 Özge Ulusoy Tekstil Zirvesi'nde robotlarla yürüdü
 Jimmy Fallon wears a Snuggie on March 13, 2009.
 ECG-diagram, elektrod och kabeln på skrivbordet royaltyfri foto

_Required action_.
In this exercise, reproduce each line above exactly.

_Result below_.
 Özge Ulusoy Tekstil Zirvesi'nde robotlarla yürüdü
 Jimmy Fallon wears a Snuggie on March 13, 2009.
 ECG-diagram, elektrod och kabeln på skrivbordet royaltyfri foto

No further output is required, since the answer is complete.